Ethics Daily.com interviews Quentin Schultze

Cliff at ethics daily.com gives a good interview of Quentin Schultze.   I latch onto a couple of the responses and ask some questions —- I know that the interview wasn’t lengthy enough to delve this deeply into speicifics,  but having read half the chapters thouroughly and scanned the points of others, I have some question as to whether Schultze has struck a balance between “informationism” and “virtuosity”;  between “cyber-utopian” and “doing the right thing”. 
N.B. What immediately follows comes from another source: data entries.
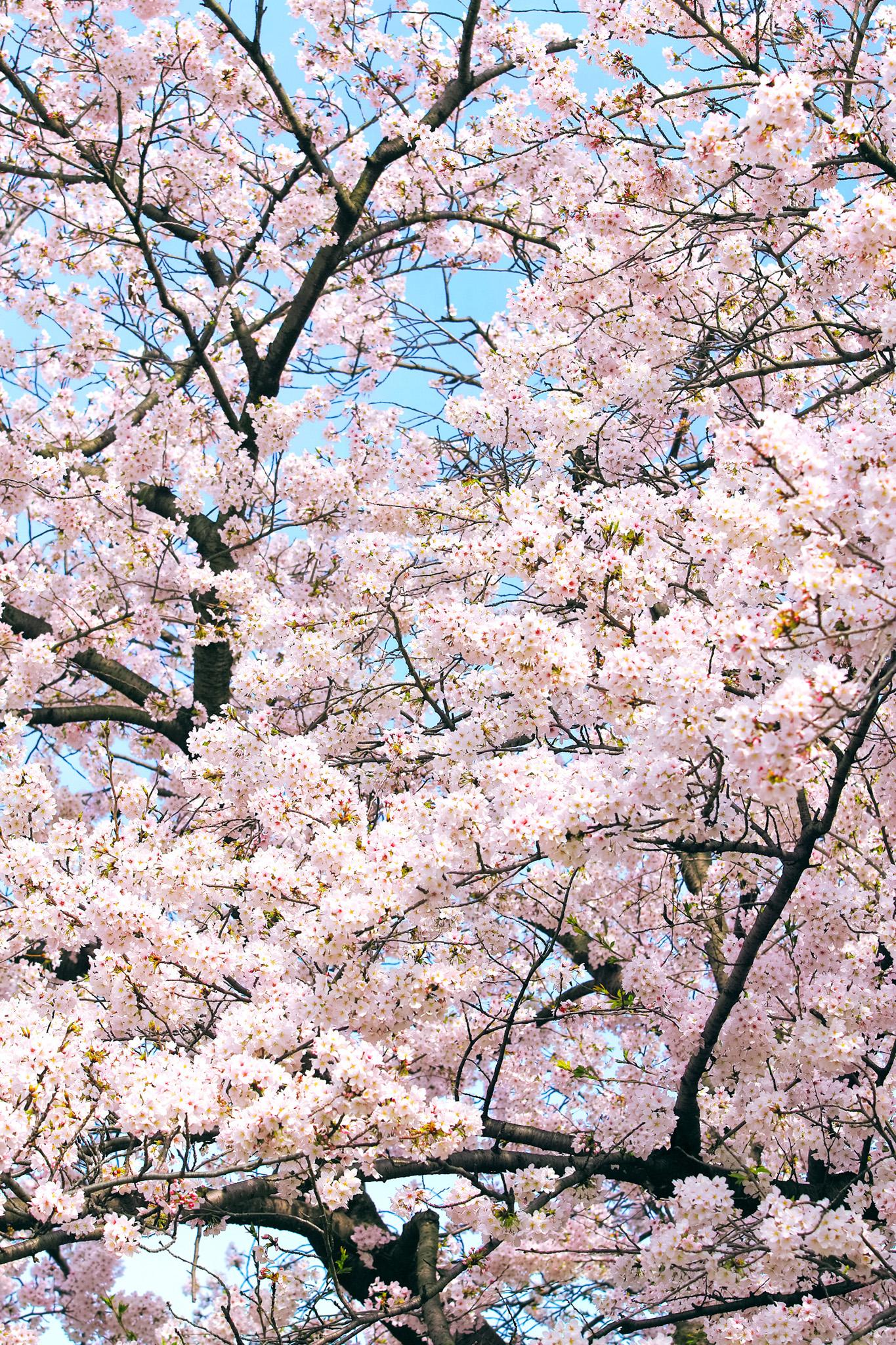 「春の桜」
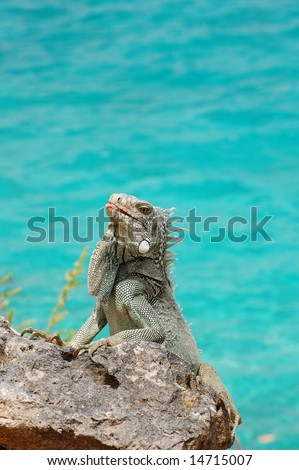 Iguana sticking tongue out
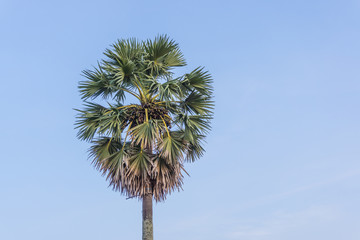 Sugar palm tree with green leaves and blue sky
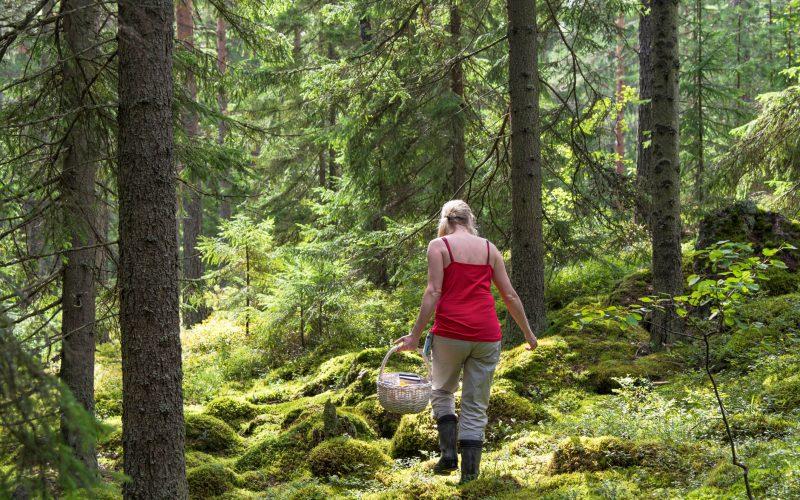 Woman picking mushrooms and berries in svartedalen
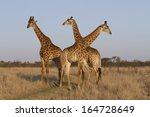 Three Giraffe Standing In...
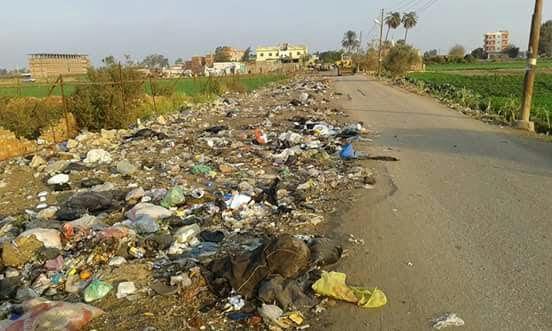 أهالي «دماص» بالدقهلية يشكون انتشار القمامة بشوارع القرية (صورة)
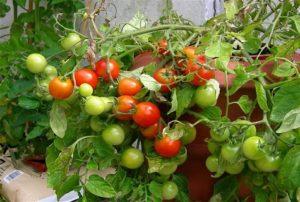 Charakteristika a opis odrody paradajok Sweet kiss, jej výnos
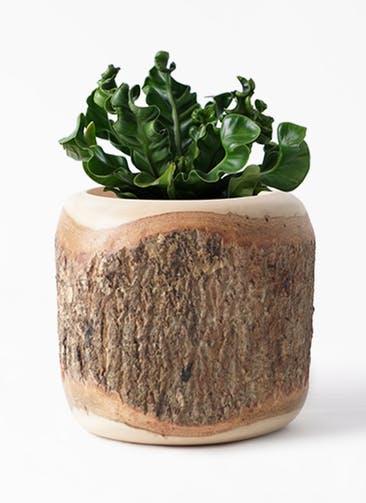 観葉植物 アスプレニウム 4号 Mango Wood(マンゴーウッド) 付き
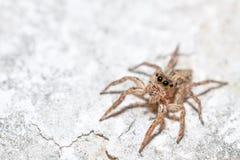 Skokowy pająk kobiety Plexippus petersi Fotografia Stock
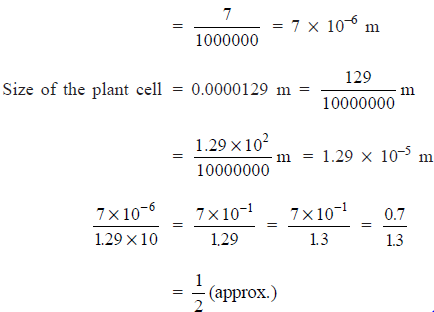 NCERT Solutions(Part- 2)- Exponents and Powers Class 8 Notes | EduRev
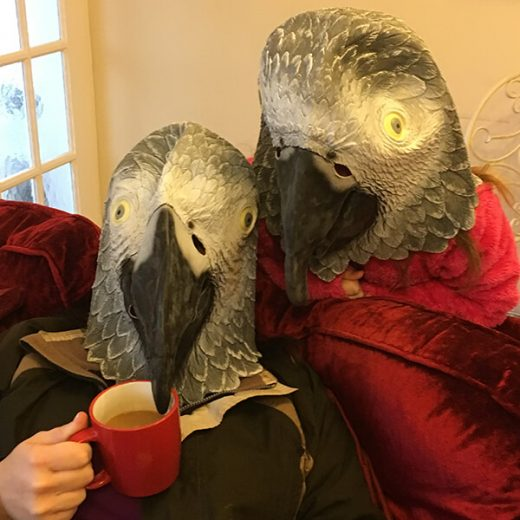 Halloween Parrot Picture Competition Entry 8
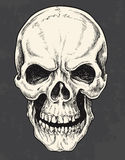 Hand Drawn Pen and Ink Skull Royalty Free Stock Photo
On religious Web sites cultivating faith: The Web seems to be better for pointing people to faith rather than nurturing faith, which happens in local community. Many people are searching for God online, as strange as that seems. When the history of the Web is written I suspect that careful researchers will find that two major quests dominated the medium’s early years: the quest for God and the quest for sex. Both involve intimacy. G.K. Chesterton supposedly said, “The man who goes up to the brothel door and knocks is looking for God.” I think it is the anonymity of the Web that leads to the religious as well as the sexual searches. Looking for God online is much less intimidating than going through the door of a church.


On community in cyberspace: The richest forms of human community will never exist “online,” only in person. Imagine a church community that “lives” only on the Web or via email. Once someone sent me an email to find out how to do the sacraments online. Can you imagine that? Real community, whether religious or not, exists in geographic proximity and is nurtured in relationships, which enable us to see and touch one another. The “passing of the peace” is a venerable Christian tradition in this regard.